Human Preference Modeling Using Visual Motion Prediction Improves Robot Skill Learning from Egocentric Human Video
Mrinal Verghese, Christopher G. Atkeson
TL;DR
This work tackles data-efficient robot skill learning by leveraging abundant egocentric human videos. It replaces long-horizon value estimation with a dense, per-step reward derived from predicted motion of task-relevant object points, computed as the alignment between predicted and observed point deltas. A motion-prediction transformer is trained on human videos to capture short-horizon human preferences, and a residual SAC framework fine-tunes a base behavior-cloned policy on real hardware using this reward. Across simulation and three real-world tasks, Motion Prediction Reward (MPR) consistently outperforms temporal-distance rewards and shows strong sample efficiency, enabling notable improvements with only 10 demonstrations and about an hour of training.
Abstract
We present an approach to robot learning from egocentric human videos by modeling human preferences in a reward function and optimizing robot behavior to maximize this reward.
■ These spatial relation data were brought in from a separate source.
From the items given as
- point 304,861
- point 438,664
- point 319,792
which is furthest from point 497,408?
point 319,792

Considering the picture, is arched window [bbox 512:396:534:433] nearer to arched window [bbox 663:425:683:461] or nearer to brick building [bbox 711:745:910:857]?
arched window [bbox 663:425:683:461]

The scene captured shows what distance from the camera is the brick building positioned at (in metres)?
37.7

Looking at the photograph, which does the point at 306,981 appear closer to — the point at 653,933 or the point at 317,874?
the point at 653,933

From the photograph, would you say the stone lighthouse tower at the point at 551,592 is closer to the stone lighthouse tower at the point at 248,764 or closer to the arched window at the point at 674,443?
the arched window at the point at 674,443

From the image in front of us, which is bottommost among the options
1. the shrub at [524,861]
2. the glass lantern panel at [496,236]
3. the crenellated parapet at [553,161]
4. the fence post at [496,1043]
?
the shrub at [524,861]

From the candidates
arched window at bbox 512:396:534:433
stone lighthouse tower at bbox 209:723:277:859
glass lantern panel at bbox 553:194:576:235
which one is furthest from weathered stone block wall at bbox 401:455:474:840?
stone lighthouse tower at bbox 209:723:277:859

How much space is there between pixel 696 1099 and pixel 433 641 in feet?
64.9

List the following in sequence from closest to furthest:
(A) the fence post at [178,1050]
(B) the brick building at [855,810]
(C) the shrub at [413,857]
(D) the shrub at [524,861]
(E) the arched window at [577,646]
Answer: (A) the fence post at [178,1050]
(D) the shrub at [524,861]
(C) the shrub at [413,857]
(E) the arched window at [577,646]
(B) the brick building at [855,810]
Prior work on reward learning from human videos attempts to measure the long-term value of a visual state as the temporal distance between it and the terminal state in a demonstration video. These approaches make assumptions that limit performance when learning from video. They must also transfer the learned value function across the embodiment and environment gap. Our method models human preferences by learning to predict the motion of tracked points between subsequent images and defines a reward function as the agreement between predicted and observed object motion in a robot's behavior at each step. We then use a modified Soft Actor Critic (SAC) algorithm initialized with 10 on-robot demonstrations to estimate a value function from this reward and optimize a policy that maximizes this value function, all on the robot. Our approach is capable of learning on a real robot, and we show that policies learned with our reward model match or outperform prior work across multiple tasks in both simulation and on the real robot.